→ Problem requirements: Retype every entry exactly, character for character.

Short descriptive text snippets:
- Opening Delimiter -

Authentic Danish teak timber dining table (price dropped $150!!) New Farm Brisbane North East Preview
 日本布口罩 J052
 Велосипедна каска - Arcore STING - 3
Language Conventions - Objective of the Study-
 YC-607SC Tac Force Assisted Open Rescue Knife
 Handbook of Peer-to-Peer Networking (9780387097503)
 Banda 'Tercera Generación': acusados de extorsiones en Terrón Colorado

- Closing Delimiter -

→ Task result:
Authentic Danish teak timber dining table (price dropped $150!!) New Farm Brisbane North East Preview
 日本布口罩 J052
 Велосипедна каска - Arcore STING - 3
Language Conventions - Objective of the Study-
 YC-607SC Tac Force Assisted Open Rescue Knife
 Handbook of Peer-to-Peer Networking (9780387097503)
 Banda 'Tercera Generación': acusados de extorsiones en Terrón Colorado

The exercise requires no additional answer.